Abarim Publications' online Biblical Greek Dictionary
The noun κοκκος (kokkos) describes a kernel, typically of grain (σιτος, sitos) or mustard (σιναπι, sinapi). It's not clear where our word comes from, but it's probably not even Greek but pre-Greek. Our noun is certainly not related to the English noun cacao (which stems from an Aztec word) but the word coco (hence coconut) comes, via a similar Portuguese noun meaning head or skull, from a proto-Celtic root "krowka-", meaning round elevation (of earth) or head.

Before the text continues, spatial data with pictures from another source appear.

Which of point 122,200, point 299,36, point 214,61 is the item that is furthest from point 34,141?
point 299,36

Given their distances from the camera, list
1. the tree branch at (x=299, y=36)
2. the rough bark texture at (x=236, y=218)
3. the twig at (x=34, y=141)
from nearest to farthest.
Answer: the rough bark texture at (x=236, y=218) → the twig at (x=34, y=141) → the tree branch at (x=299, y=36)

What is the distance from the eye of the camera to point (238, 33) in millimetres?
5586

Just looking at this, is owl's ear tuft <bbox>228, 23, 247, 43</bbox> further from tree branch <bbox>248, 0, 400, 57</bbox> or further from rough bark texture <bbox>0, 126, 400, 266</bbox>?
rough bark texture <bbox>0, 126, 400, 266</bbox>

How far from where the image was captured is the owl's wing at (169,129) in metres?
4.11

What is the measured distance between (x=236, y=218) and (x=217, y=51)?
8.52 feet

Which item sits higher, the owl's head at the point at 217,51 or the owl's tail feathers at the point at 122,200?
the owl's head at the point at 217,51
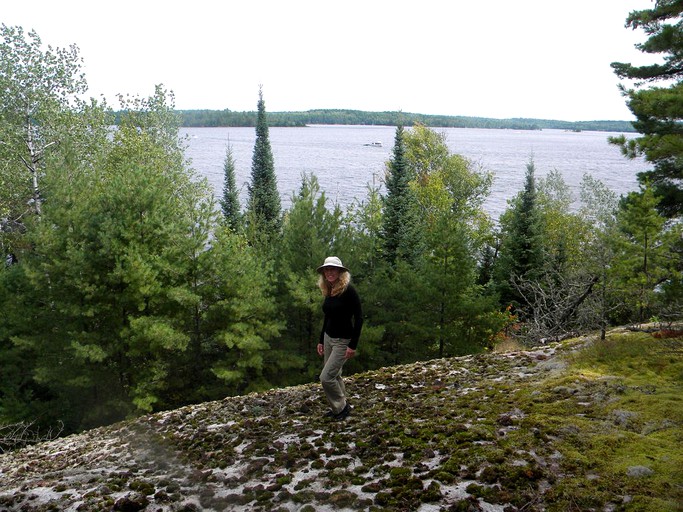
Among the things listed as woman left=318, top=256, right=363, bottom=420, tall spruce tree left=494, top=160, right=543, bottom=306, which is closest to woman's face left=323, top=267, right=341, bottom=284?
woman left=318, top=256, right=363, bottom=420

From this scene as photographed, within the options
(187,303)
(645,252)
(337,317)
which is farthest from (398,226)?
(337,317)

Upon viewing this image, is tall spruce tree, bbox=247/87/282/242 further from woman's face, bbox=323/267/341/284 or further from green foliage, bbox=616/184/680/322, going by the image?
green foliage, bbox=616/184/680/322

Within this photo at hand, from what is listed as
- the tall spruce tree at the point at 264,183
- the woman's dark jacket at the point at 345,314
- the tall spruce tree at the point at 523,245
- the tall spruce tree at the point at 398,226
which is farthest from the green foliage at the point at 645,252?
the tall spruce tree at the point at 264,183

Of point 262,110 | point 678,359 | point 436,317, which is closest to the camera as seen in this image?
point 678,359

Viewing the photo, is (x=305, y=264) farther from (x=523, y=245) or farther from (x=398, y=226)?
(x=523, y=245)


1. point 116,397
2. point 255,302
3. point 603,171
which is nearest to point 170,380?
point 116,397

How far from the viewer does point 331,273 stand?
6.96m

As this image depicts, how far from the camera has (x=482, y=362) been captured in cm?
943

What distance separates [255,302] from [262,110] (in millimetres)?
34282

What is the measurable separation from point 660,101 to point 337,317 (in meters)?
5.70

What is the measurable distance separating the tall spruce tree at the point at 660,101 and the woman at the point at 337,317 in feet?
14.9

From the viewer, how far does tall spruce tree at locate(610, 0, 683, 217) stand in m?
7.73

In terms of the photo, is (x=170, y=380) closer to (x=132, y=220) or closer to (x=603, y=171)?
(x=132, y=220)

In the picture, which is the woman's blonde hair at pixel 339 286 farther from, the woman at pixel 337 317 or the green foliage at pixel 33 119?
the green foliage at pixel 33 119
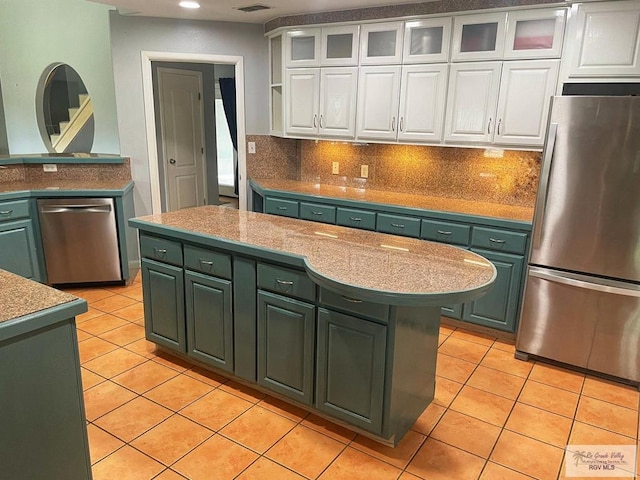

Our noun may even have a Semitic origin. The Hebrew noun ככר (kikkar), meaning "any round thing" drifts to mind, not because a seed is typically a round thing (it isn't) but because this noun comes from the verb כרר (karar), which describes a repeated circular motion or cycle, and that would match the nature of seed. The related verb כרה (kara) describes the digging of a hole and depositing something in it. Noun כר (kar) means young lamb and diminutive כרכרה (kirkara) denotes some kind of animal, perhaps a migratory one.
The Serbo-Croation word kikiriki, meaning peanuts, comes from the Italian chicchi, meaning grains, from the singular chicco, seed or "any round thing". Chicco is also short for Francesco (which ultimately means the Free). Coco is short for Nicolas (Victor Over The People ).
In the Greek classics, our word κοκκος (kokkos) could also describe a kind of oak tree (specifically the kermes oak, or Quercus coccifera), which not only symbolized strength and firmness, but also stiffness and foolishness — see our article on אלה ('elah), oak or terebinth. This specific oak was home to a particular insect, in modernity called Kermes, but in antiquity κοκκος (kokkos), in both cases after the tree. Our English words oak and acorn stem from a Proto-Indo-European root "heyg-"; see αιξ (aix), meaning goat.
Our noun κοκκος (kokkos), kernel (or acorn or oak or bug-in-oak), is used 7 times in the New Testament, see full concordance, and from it comes:
- The adjective κοκκινος (kokkinos), which literally means made-of-kokkoi (or [the] kokkos, rather), and which denoted the dye extracted from mushing the aforementioned kermes insects. This dye was a deep crimson, and crimson clothes came to denote royalty and high nobility. This noun is used 6 times; see full concordance.
The words kermes and crimson both derive from the Arabic word qirmizi, meaning crimson. The Hebrew equivalent, כרמיל (karmil), rather strikingly, derives from the noun כרם (kerem), vineyard (hence the name Carmel). The Phoenicians made their signature purple dye (πορφυρα, porphura) from a creature called Murex.